Public health measures during a pandemic with an extraordinarily high death toll, deployment of military personnel: judicial conservatives with no military or public health expertise at all zealously weigh in on these complex matters, using the compelling interest standard as their guide. The recklessness of this judicial arrogance is astounding. It is almost certainly too much to expect Congress to eliminate or substantially modify RFRA. Probably the best that can be hoped for at present is the sort of deferential application of the law one finds in Kavanaugh’s opinion in Austin.

The best course over the long term is to return to Justice Scalia’s Smith rule of leaving religious exemptions to legislative adjustment. As he described the tension in the area of religious liberty:

It may fairly be said that leaving accommodation [of religious practices] to the political process will place at a relative disadvantage those religious practices that are not widely engaged in; but that unavoidable consequence of democratic government must be preferred to a system in which each conscience is a law unto itself or in which judges weigh the social importance of all laws against the centrality of all religious beliefs.

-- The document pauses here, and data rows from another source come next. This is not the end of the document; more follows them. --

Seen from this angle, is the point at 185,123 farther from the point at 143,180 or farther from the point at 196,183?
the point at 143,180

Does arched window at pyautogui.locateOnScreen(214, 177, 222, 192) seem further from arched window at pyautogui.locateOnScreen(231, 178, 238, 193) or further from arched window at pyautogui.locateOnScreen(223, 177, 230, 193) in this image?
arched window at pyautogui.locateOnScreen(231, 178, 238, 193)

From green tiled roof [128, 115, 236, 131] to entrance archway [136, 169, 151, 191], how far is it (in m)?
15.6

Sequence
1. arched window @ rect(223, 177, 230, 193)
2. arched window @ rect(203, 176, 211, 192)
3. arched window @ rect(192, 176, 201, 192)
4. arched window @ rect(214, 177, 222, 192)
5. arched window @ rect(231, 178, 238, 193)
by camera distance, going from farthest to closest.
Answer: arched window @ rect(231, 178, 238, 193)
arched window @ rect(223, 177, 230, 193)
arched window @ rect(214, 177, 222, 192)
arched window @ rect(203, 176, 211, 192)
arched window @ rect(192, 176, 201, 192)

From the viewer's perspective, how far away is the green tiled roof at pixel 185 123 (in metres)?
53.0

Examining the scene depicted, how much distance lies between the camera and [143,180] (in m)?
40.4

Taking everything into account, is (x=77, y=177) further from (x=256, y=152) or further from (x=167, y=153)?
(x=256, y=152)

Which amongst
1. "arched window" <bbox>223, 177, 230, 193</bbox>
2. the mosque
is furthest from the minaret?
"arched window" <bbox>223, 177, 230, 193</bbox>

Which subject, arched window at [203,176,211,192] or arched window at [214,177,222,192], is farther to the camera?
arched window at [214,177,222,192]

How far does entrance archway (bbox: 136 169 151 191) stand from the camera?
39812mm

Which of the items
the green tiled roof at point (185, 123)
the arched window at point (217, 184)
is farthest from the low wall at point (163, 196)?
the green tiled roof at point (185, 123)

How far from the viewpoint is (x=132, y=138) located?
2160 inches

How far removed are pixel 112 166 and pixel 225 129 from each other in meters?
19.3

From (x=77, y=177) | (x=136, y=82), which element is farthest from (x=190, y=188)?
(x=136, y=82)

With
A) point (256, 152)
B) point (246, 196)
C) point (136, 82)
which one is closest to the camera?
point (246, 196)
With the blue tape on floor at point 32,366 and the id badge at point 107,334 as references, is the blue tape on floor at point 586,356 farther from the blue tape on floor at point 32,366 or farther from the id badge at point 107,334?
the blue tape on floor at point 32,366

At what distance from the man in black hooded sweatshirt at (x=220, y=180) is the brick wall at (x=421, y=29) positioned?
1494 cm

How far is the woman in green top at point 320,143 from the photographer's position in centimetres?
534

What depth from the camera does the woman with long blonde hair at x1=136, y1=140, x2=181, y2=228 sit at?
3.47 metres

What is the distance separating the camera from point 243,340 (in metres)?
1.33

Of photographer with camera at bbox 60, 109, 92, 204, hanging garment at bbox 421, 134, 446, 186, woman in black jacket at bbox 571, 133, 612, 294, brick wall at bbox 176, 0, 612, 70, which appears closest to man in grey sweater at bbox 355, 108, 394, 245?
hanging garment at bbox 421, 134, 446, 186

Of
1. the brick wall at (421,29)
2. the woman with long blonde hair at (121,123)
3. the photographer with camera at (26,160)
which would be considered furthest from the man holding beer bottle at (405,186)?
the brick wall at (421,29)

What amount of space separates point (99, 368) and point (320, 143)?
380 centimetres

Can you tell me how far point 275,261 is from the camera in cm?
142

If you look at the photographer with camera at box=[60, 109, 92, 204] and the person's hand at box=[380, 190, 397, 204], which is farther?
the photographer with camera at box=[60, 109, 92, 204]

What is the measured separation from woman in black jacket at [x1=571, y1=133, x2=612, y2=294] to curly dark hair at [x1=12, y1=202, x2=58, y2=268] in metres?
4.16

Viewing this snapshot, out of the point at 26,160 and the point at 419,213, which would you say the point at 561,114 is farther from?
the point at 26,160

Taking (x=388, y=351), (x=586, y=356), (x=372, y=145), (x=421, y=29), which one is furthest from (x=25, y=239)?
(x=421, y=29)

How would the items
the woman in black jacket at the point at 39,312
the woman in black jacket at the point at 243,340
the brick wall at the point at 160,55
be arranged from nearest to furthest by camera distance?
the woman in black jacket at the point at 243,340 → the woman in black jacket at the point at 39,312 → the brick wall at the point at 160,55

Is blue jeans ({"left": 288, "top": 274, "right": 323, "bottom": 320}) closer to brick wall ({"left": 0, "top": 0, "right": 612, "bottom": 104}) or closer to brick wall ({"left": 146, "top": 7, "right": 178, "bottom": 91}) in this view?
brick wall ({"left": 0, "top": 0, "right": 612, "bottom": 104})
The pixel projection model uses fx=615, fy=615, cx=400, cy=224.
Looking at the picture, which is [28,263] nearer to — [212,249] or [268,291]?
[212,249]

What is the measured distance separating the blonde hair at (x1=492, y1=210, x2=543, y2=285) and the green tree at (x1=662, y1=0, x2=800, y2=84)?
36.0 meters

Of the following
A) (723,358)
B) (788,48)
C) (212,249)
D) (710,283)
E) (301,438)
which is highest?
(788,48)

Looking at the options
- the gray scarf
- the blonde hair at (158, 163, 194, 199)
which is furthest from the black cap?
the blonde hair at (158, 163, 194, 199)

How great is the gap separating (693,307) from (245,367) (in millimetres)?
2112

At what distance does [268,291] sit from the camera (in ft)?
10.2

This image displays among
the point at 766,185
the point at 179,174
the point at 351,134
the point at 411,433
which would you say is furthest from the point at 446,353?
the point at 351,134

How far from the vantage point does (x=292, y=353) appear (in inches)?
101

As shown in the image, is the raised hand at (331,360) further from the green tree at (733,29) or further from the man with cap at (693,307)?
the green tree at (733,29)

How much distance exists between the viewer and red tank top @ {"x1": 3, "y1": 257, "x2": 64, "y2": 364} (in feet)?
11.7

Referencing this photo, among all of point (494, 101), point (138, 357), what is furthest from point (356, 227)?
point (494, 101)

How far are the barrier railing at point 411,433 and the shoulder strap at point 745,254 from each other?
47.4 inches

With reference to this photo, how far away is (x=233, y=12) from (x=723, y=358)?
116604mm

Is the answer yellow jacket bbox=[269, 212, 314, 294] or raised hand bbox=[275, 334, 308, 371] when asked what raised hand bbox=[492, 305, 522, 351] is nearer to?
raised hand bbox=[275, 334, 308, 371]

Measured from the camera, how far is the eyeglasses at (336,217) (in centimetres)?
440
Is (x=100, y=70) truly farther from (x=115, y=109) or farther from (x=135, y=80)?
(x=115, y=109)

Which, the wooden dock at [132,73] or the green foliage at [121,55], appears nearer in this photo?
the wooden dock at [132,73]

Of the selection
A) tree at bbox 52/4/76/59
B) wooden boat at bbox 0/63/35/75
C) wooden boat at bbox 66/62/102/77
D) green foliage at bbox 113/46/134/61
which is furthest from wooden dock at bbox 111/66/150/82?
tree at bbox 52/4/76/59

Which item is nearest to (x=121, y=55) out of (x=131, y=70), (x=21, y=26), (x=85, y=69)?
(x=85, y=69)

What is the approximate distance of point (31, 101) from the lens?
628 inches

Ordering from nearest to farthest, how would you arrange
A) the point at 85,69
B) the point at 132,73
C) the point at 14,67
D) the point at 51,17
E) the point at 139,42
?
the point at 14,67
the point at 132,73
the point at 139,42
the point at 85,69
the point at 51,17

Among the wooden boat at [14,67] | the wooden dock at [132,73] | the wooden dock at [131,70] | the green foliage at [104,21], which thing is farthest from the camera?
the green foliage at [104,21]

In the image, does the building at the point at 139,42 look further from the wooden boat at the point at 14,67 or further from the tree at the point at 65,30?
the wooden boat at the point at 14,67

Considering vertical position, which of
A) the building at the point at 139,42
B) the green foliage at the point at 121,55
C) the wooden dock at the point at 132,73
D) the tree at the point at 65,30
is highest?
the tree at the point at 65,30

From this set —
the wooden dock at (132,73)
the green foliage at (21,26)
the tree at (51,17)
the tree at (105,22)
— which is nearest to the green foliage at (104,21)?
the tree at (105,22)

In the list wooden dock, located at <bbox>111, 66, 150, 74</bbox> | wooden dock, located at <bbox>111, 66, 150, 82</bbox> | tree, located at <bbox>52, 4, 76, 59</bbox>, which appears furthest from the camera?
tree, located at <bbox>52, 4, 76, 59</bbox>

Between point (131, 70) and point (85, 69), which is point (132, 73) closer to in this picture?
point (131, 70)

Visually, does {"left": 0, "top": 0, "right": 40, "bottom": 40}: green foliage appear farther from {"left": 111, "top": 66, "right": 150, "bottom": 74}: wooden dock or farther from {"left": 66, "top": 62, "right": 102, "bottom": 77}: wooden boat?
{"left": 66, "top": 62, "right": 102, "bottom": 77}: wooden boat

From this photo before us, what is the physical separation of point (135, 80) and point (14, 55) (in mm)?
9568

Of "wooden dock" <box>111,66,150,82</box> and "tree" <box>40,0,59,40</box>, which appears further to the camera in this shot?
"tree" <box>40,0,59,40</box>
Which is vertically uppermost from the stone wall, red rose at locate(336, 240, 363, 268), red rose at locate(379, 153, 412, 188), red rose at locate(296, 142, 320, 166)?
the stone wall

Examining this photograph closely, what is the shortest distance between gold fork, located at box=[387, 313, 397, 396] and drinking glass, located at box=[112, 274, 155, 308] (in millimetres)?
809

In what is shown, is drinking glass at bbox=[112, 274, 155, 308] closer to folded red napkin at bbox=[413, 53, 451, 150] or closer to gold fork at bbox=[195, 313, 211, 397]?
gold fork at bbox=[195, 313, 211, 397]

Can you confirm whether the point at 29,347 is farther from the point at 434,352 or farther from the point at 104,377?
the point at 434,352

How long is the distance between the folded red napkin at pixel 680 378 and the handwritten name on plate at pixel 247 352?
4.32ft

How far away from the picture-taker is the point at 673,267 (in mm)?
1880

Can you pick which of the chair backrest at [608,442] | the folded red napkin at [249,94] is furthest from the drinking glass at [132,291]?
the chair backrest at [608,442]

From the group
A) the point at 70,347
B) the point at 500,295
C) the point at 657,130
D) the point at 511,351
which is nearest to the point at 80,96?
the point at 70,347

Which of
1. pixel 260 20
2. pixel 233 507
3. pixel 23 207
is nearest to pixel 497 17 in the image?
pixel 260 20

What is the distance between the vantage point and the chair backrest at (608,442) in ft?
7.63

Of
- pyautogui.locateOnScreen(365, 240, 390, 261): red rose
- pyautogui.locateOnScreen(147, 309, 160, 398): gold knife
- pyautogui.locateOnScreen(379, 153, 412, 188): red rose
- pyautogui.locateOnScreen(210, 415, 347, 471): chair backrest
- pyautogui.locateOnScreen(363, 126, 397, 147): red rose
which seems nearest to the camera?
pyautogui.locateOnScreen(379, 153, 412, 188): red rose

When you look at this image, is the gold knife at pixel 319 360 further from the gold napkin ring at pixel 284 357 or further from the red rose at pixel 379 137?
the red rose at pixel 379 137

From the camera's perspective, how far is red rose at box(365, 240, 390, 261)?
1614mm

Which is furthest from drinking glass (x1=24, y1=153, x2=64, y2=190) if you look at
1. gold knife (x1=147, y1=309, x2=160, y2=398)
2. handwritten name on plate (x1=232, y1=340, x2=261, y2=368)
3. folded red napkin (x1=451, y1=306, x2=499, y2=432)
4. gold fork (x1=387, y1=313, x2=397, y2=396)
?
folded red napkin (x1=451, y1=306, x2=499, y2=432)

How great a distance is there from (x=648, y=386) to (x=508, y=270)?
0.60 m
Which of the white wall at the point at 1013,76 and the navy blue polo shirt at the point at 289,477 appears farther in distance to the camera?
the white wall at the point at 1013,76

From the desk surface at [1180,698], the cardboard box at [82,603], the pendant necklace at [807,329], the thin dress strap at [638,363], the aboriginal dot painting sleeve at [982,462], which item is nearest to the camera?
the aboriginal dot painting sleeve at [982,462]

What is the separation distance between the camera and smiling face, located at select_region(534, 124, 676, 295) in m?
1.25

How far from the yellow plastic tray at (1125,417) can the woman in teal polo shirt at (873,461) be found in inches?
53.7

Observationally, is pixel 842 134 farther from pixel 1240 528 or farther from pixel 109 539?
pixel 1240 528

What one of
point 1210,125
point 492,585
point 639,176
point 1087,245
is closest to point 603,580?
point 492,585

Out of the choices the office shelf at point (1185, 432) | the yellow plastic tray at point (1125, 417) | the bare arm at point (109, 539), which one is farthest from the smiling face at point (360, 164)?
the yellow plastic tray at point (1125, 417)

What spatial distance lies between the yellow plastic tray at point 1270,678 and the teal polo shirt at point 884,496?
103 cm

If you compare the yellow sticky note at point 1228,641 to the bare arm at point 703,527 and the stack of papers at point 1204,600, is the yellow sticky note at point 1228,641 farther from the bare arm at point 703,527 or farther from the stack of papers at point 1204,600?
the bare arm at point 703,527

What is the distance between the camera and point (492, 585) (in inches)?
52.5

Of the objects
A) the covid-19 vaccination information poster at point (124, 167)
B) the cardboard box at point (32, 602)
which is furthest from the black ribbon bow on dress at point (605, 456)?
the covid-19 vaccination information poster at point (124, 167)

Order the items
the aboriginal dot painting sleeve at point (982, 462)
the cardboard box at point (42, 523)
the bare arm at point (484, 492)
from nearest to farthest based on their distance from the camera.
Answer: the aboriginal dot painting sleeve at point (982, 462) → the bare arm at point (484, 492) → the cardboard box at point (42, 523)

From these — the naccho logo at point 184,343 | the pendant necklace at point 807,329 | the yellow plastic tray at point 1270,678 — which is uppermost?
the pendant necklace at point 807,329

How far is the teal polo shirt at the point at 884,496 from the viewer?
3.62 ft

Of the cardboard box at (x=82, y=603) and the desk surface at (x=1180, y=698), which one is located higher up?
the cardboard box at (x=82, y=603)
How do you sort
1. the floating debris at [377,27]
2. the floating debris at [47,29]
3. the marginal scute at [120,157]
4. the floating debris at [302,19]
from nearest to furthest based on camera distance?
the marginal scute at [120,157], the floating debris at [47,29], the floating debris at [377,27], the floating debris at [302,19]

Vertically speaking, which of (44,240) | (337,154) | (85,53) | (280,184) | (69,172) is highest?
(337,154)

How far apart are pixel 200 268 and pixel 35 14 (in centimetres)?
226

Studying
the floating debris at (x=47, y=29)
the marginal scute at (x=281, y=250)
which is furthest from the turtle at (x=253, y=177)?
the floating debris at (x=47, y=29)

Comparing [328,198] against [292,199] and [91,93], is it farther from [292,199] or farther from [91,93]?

This sort of realism, sanctioned by history and with a proper view of the circumscribed role of courts, is vastly superior to the ahistorical and dangerously unfettered power granted to—or  seized by—courts with the compelling interest standard. Judicial conservatives should readily embrace Scalia’s indispensable rule of judicial restraint and encourage its expansion to all aspects of the regulation of free exercise, both legislative and judicial.